> **TASK TO CARRY OUT**
For the material below, output exactly the span from the line with "scientific name: Dremomys rufigenis" to the line with "Label granularity: sequence-level.", including both, and nothing besides.

> **MATERIALS PROVIDED**
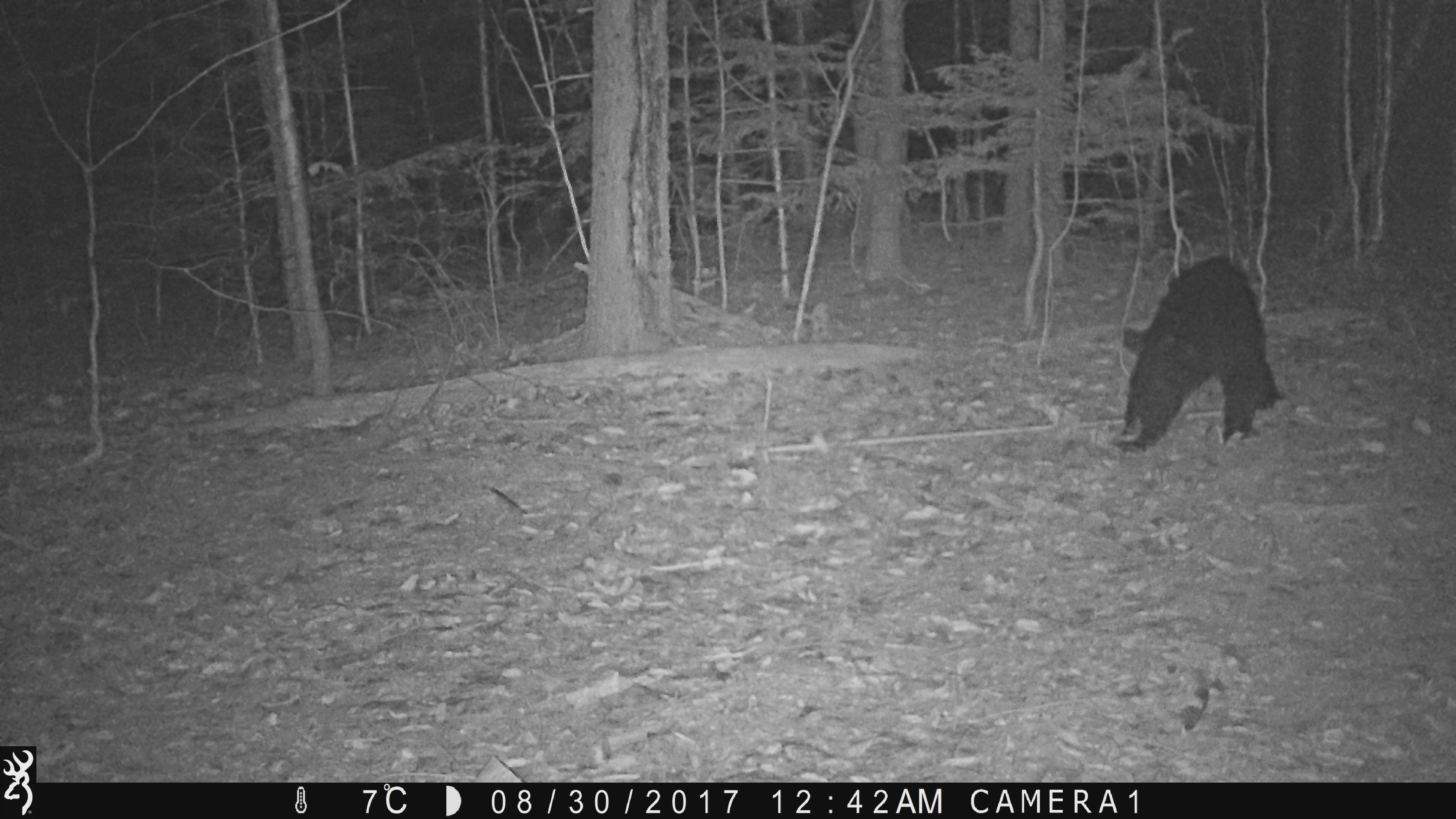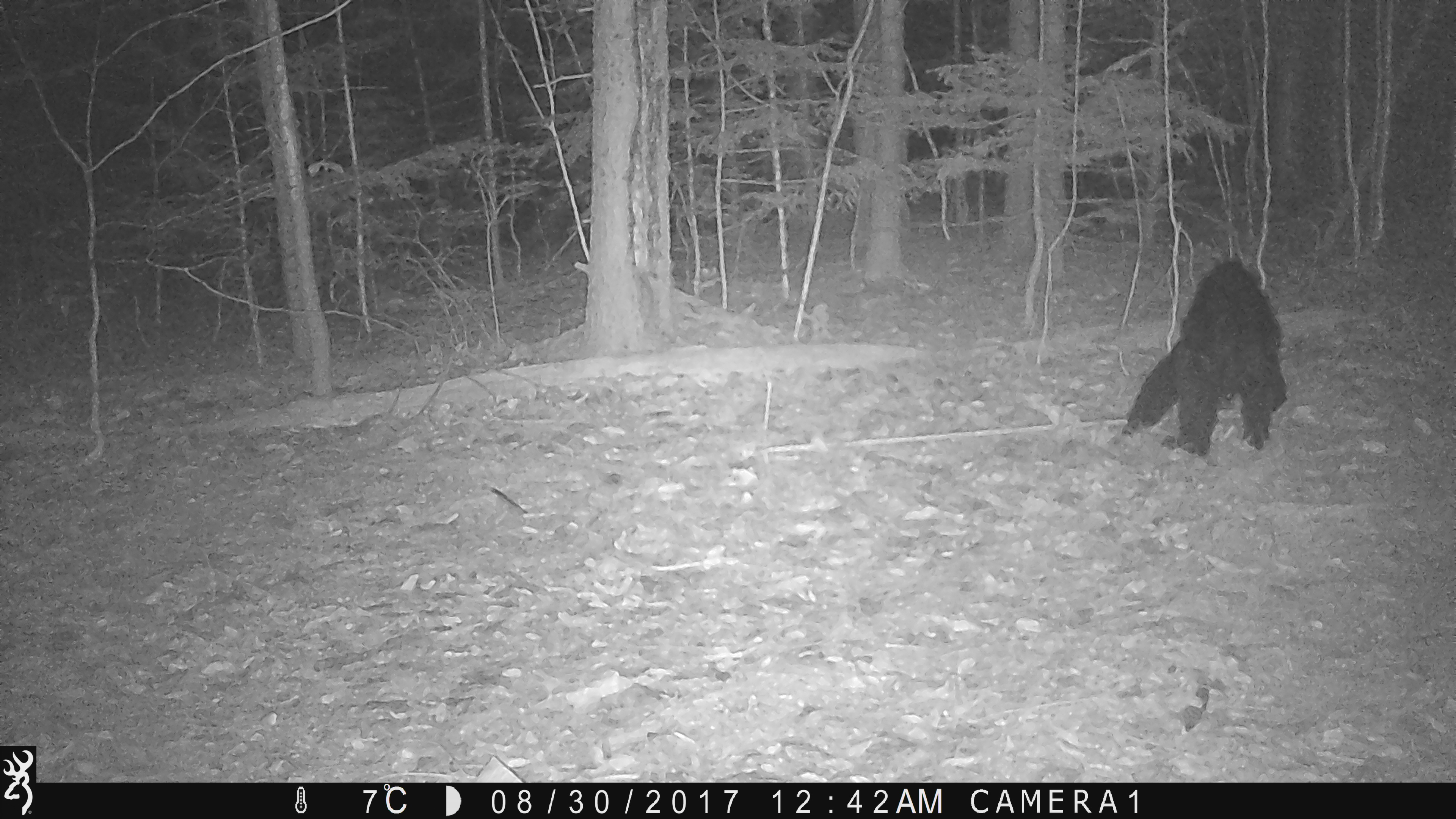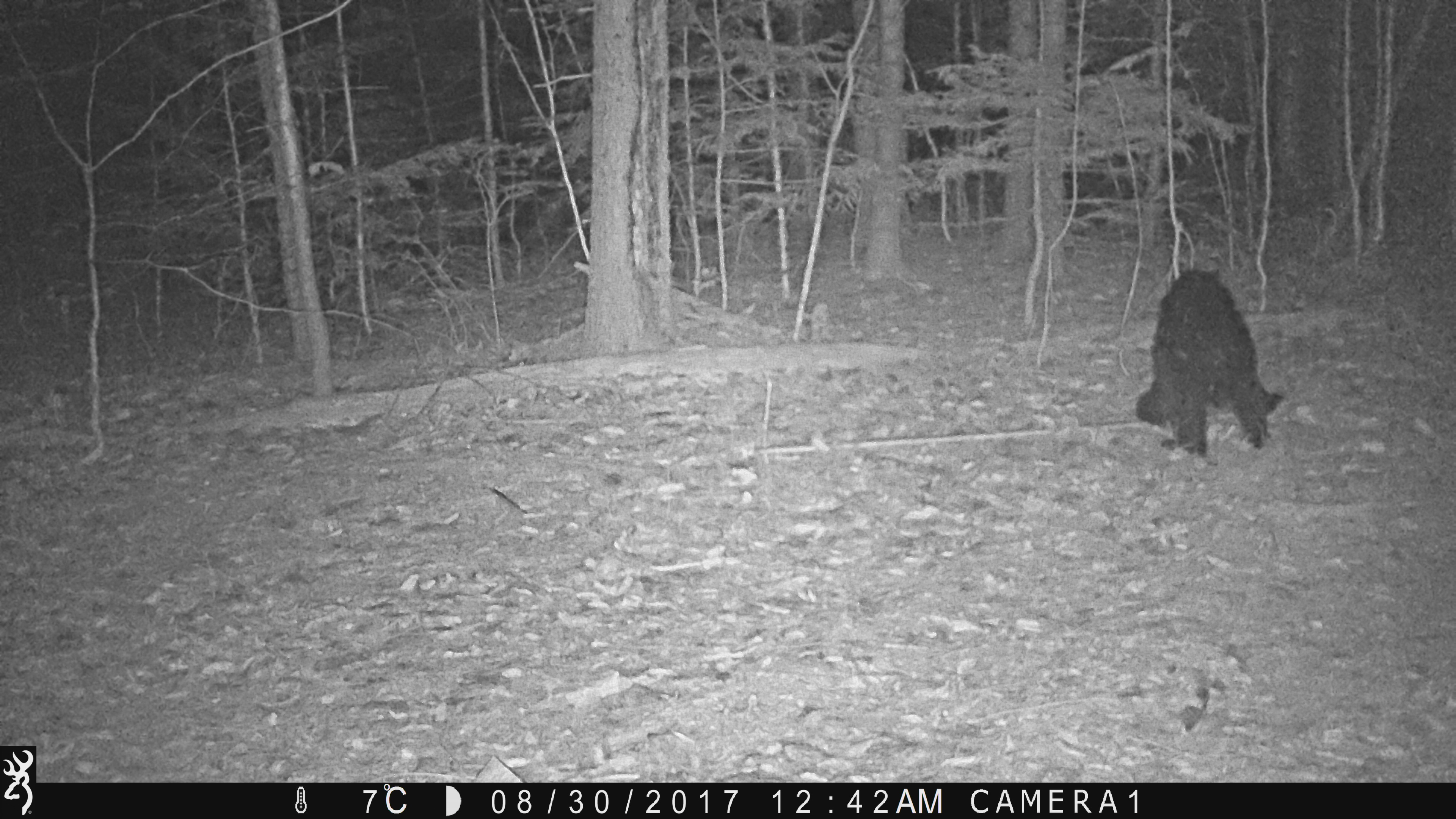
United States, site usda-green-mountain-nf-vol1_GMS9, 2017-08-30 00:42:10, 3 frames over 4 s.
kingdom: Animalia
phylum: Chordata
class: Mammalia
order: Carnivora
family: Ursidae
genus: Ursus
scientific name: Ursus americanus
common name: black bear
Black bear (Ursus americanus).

---

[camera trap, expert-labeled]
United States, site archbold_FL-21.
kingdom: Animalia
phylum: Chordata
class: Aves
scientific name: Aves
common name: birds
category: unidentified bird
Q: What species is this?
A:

--

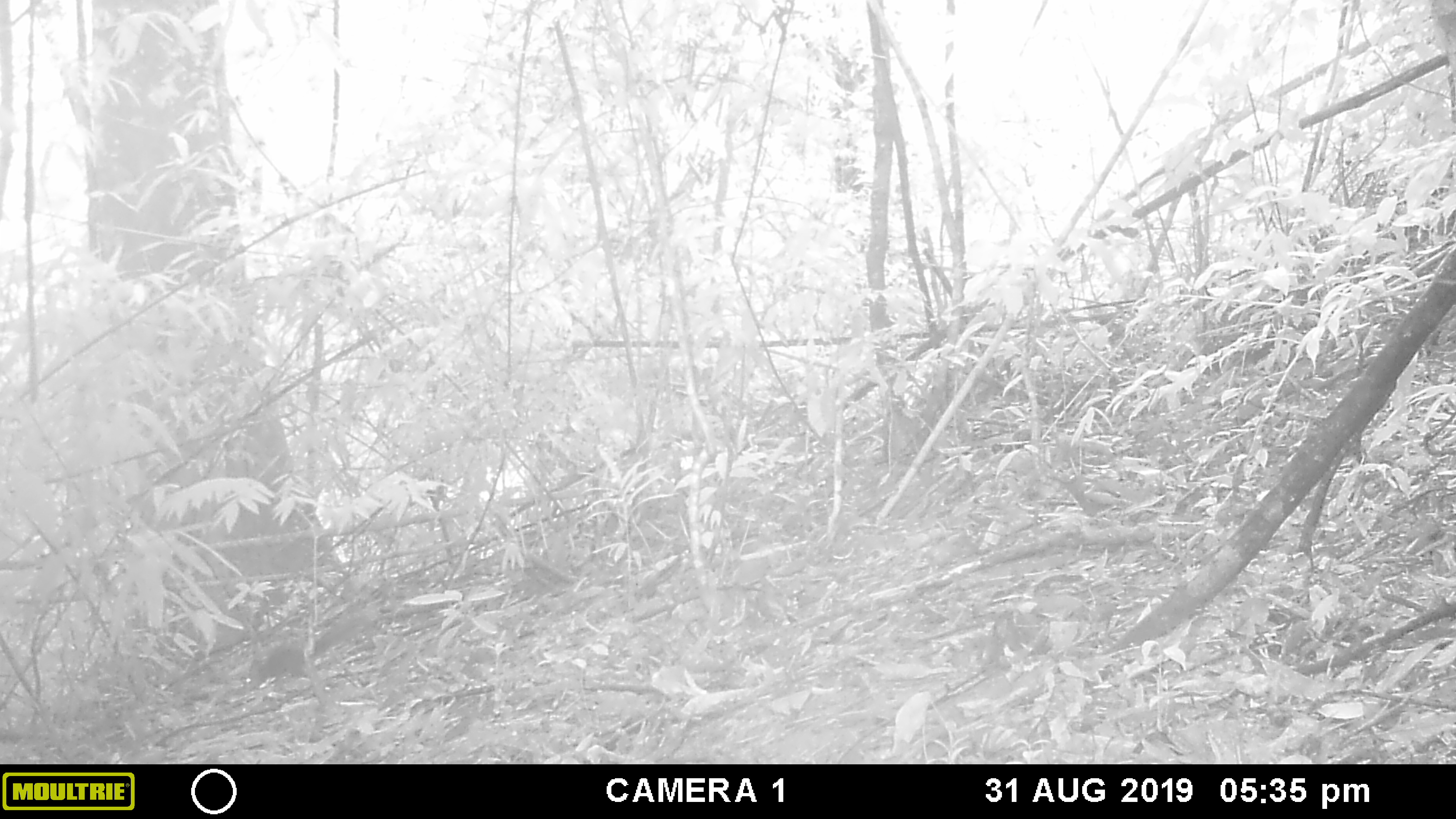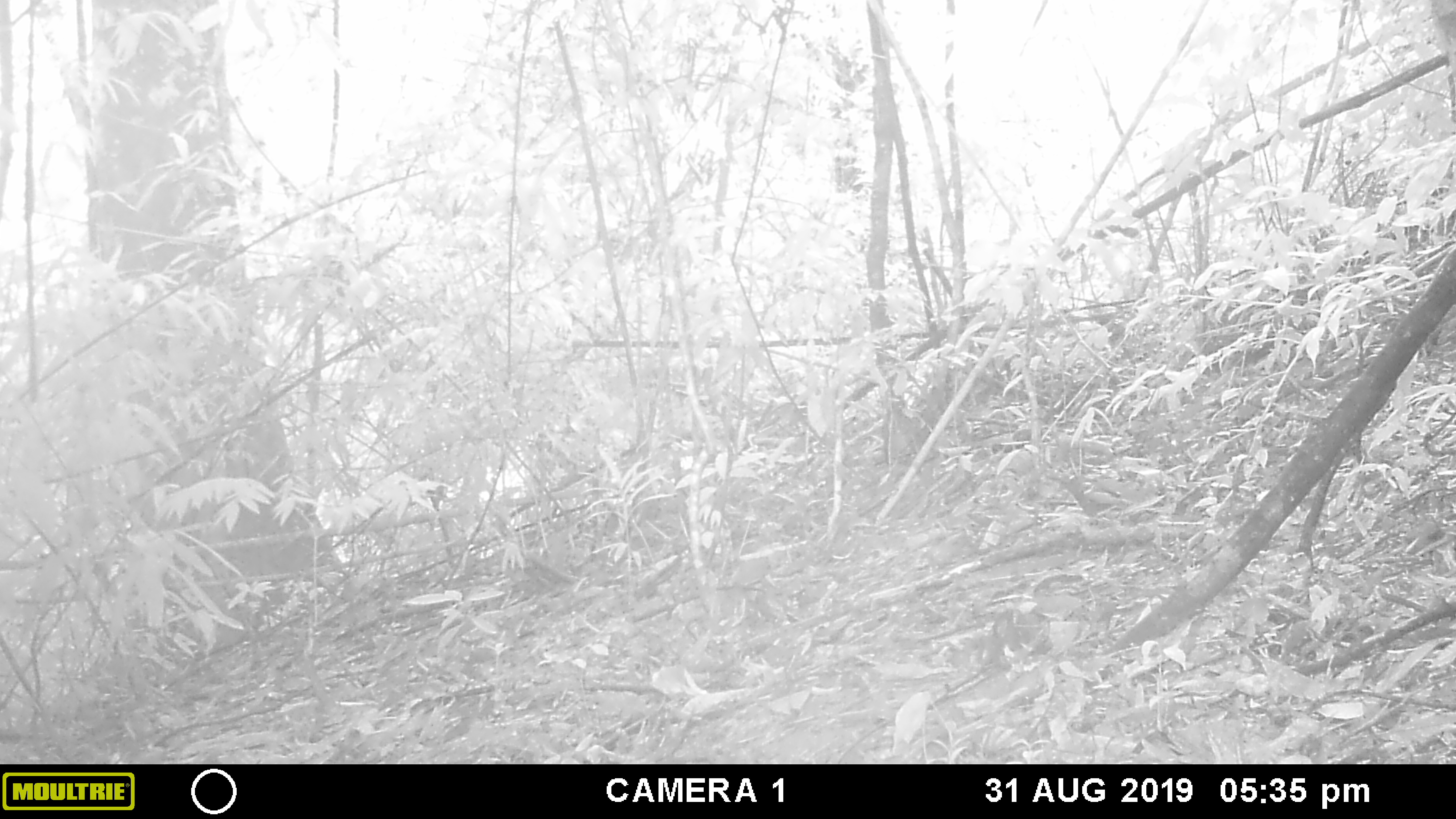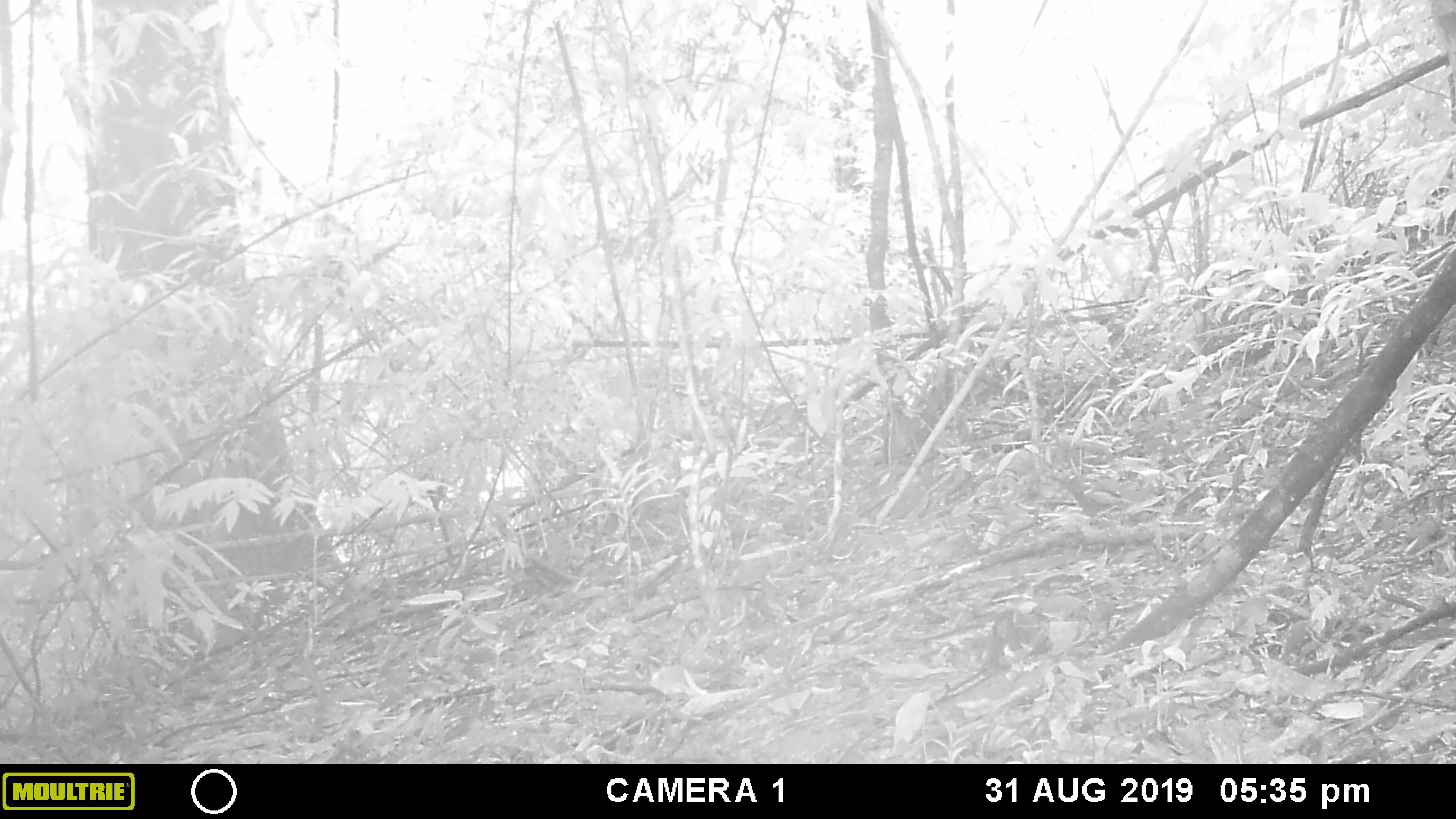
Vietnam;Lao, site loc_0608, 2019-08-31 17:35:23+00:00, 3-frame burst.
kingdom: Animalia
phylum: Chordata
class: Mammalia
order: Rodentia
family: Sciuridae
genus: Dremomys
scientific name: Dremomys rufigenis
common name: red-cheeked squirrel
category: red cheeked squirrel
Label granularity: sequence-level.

> **THE COMPLETED TASK**
scientific name: Dremomys rufigenis
common name: red-cheeked squirrel
category: red cheeked squirrel
Label granularity: sequence-level.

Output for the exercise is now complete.